Boy of Ruin - K.V. Rose Page 0,157

“This isn’t fucking about him. It’s about you, and your family, and what they did to me. What they fucking did to me.” She’s breaking apart in my arms, for the first time. I’ve never seen her like this.

Never seen her cry, not like this. Even at Maverick’s, it wasn’t like this.

It’s a full body sob that rips through her, her shoulders shaking as she beats her head against my chest, over and over, hurting me. Her.

“They fucking ruined me, Lucifer, they fucking ruined me!” Her nails dig into my skin and she buries her face in my chest, her hot tears trailing down my chest. “They fucking ruined me. My body,” she convulses against me, a scream tearing through her throat. “My fucking mind. They ruined me for you. For anyone.”

I still can’t breathe. I can’t speak.

I wrap my arms around her back as she falls apart.

“They took everything from me. They took it all.” Her nails are digging deeper into my skin, those tears flowing freer. “They took it from him too,” she whimpers. Then she picks her head up, looking at me with watery and red eyes. “You did too,” she chokes out even as I hold her closer, our bodies flush together. “You let him rot there. How could you do that to him? How could you…” She closes her eyes tight, her lips pressed together as she tries to breathe.

I don’t know what to do.

How to feel.

What to say.

I imagine him in that cage.

She opens her eyes. “How could you let that happen? I thought you were…I thought you were my fucking devil, come to light the way to hell. I thought it was…us. Against the fucking world. But you don’t play fair with me. You’re not beside me. Is it because I’m…broken? Is it because you hate me? Is it because you think I’m disgusting and—”

I grip her chin in my hand, jerk her head up as I bow my head over her, our lips brushing. “I don’t think that. I’ve never fucking thought that.”

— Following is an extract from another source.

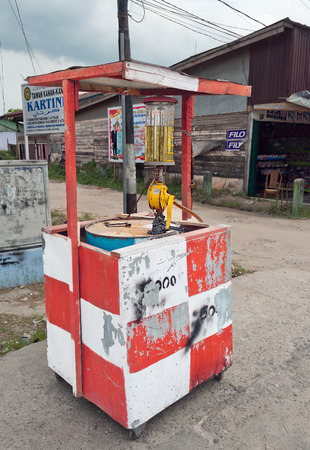 internationally: DUMAI, INDONESIA - DEC 21, 2013: Gas station on the street. Dumai is an important transport and trade centre, both regionally and internationally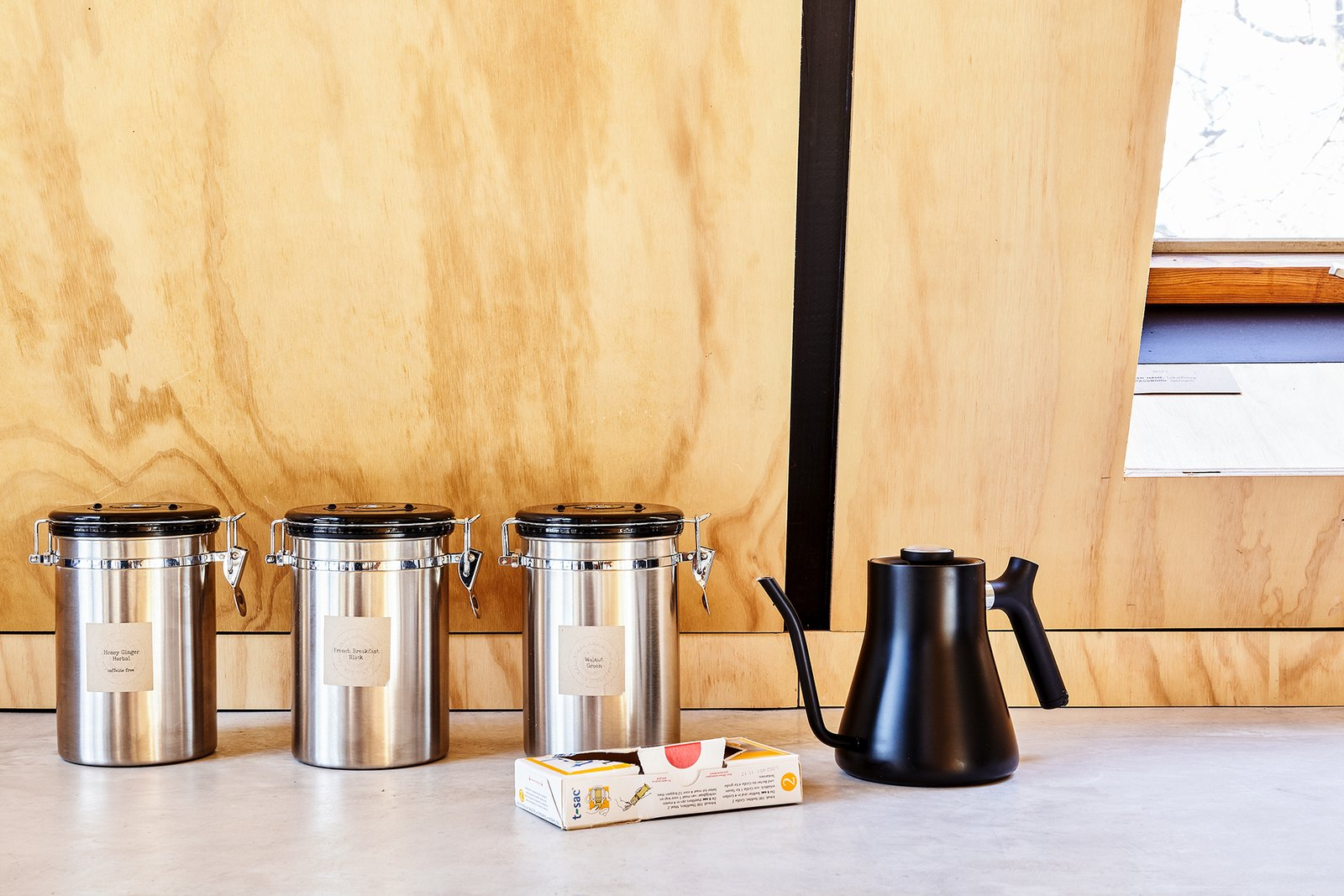 Kitchen, Concrete Counter, and Wood Backsplashe Complementary tea provided. Kettle by Fellow products.   Lokal A-Frame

“How could you let those things happen to him? When all that shit was happening to me, you were letting it happen to him!” She slaps her hand against my chest, crying all over again.

But I think about it. About Pammie. About her touching me. Grinding against me. Her mouth on me, her words.

I think about how she went through that. Lilith. When she was far younger than I was, and for years afterward. Different men, different families. Different people that were supposed to care for her and love her and protect her and all they did was break her. Hurt her. Abuse her.

How many times did she want to die?

How many times did she hate herself?

How deep did that self-loathing go, infecting her veins? Poisoning her mind? Her fucking soul?

And him…

I want to hate her for loving him. For bringing him up.

My half-brother.

I want to hate her so much.

“Tell me why you did it. Why you left him there. How could you fucking do that to him?”

“Sit down.”

My father’s cold words send a chill down my spine, but I haven’t done anything wrong in a long, long time—I can still feel his fist against my face from the last time I did—so I sit down with ease, running my palms over my sweats.

His blue eyes lock on mine as he twists the 6 ring around his finger. “Ophelia’s father had some interesting things to ask me about this afternoon.”

I tense, shifting in my seat, trying not to squirm too much under his gaze. “I haven’t seen O all day,” I tell him truthfully. “And Cain wants us all to meet him at the strip, so—”

“Don’t interrupt me.”

I close my mouth, clench my jaw, but I try not to show any outward sign of anger.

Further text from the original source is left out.